_Text under study:_
---

Diabetes 9,10 Flashcards
Where does energy come from
Carbohydrates, lipids and proteins.
Stored in the body by glycogen and triglycerides
Glycogenesis = conversion of glucose to glycogen, occurs in liver and muscle
Glycogenolysis = conversion of glycogen to glucose
Gluconeogenesis = synthesising glucose from non-carbohydrate sources
Fuel metabolism and blood sugar control
KEy players in fuel metabolism are: Liver, pancreas , muscle and adipose tissue
Blood sugar control is important as:
Carbohydrate is the main source of energy and brains only source of fuel, need effectie mechanism for breaking down carbohydrate etc. Carbohydrates broken down into glucose, blood lvels of glucose mustbe kept within strict limits
What are the symptoms and consequences of hyperglycemia?
Polyuria Thirst Weight loss Fatigue
Neuropathy Nephropathy Heart disease Cataracts and blindness Diabetic coma Death
What are the symptoms and consequences of hypoglycemia?

---

_Data for review:_

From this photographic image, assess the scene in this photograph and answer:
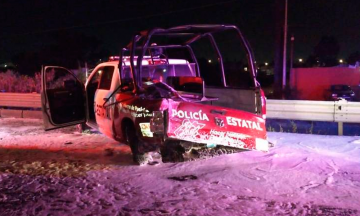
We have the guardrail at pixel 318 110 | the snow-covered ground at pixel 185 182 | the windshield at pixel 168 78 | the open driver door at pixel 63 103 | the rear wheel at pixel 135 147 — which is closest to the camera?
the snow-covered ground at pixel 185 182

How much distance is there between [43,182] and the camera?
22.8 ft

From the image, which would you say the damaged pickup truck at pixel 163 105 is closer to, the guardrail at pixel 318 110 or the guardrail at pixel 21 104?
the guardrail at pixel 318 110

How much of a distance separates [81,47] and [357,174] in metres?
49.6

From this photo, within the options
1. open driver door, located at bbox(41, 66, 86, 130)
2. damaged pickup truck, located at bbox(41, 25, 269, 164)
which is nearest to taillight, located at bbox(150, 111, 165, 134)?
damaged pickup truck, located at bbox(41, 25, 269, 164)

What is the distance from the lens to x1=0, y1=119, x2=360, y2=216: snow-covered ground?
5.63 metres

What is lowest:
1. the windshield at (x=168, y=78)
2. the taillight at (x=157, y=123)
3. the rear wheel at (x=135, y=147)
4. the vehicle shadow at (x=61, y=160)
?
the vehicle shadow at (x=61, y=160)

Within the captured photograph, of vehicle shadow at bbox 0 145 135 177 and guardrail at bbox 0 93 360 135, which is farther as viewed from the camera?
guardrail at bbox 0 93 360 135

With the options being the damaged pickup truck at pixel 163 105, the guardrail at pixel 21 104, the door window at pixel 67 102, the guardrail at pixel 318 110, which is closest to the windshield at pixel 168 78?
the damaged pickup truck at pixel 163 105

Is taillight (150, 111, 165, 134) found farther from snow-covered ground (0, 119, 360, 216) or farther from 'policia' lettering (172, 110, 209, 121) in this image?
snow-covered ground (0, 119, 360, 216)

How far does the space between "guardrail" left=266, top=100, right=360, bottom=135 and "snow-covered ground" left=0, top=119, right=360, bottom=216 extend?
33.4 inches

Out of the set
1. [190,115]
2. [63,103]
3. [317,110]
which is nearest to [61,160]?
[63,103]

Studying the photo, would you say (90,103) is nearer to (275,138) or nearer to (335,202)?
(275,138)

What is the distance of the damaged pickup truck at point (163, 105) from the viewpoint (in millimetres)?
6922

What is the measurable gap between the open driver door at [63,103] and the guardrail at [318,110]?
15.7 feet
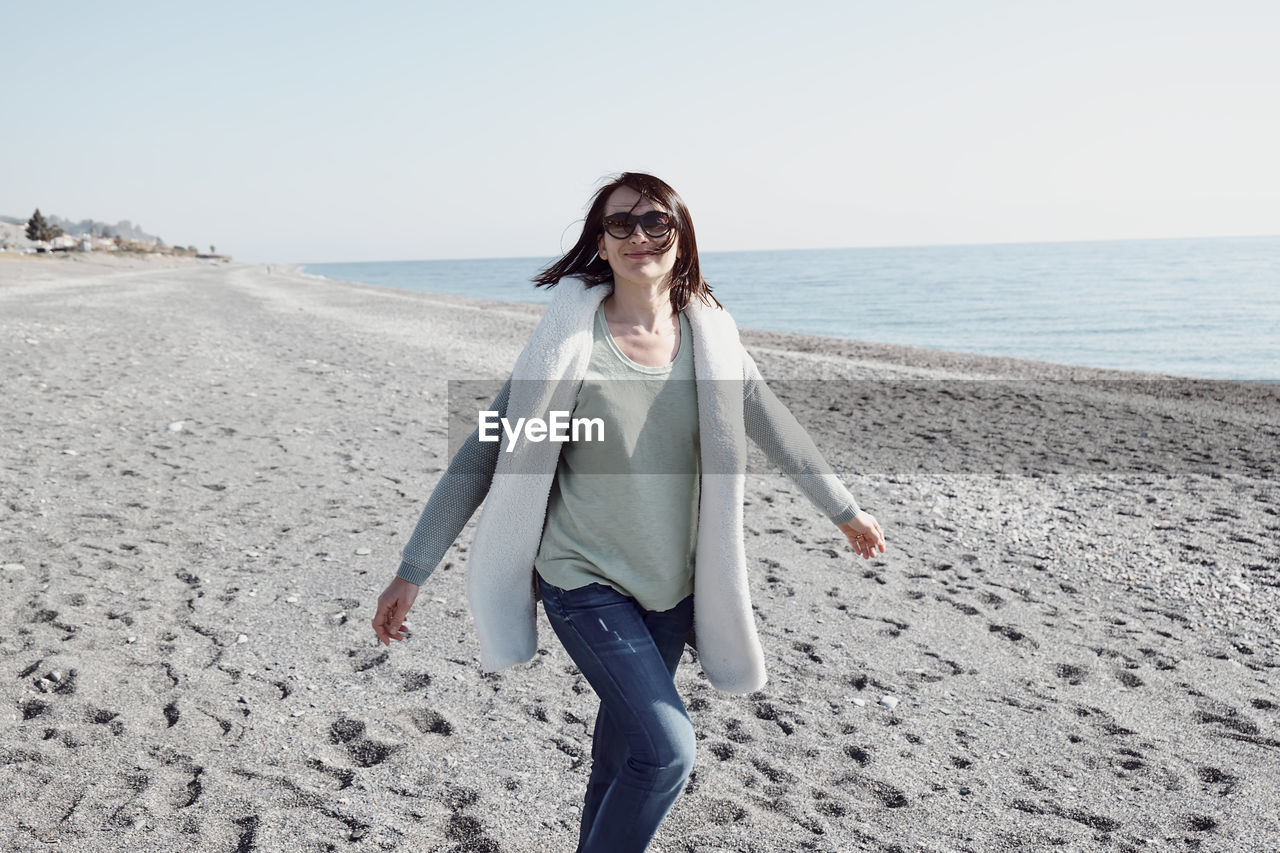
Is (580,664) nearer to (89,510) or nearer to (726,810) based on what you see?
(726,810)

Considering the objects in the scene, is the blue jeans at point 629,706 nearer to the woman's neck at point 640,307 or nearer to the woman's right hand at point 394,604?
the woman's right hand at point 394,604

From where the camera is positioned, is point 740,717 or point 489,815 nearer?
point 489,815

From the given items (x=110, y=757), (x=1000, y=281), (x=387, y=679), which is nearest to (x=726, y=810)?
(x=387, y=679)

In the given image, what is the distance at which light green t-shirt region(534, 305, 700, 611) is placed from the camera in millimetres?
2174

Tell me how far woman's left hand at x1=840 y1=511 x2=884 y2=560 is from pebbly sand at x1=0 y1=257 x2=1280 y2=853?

---

_Action item:_ In the diabetes flashcards, rewrite the part that opens with the words "Polyuria Thirst Weight" and closes with "consequences of hypoglycemia?", replacing "Fatigue" with "Tiredness". The records have nothing to do with the text.

_Answer to the problem:_
Polyuria Thirst Weight loss Tiredness
Neuropathy Nephropathy Heart disease Cataracts and blindness Diabetic coma Death
What are the symptoms and consequences of hypoglycemia?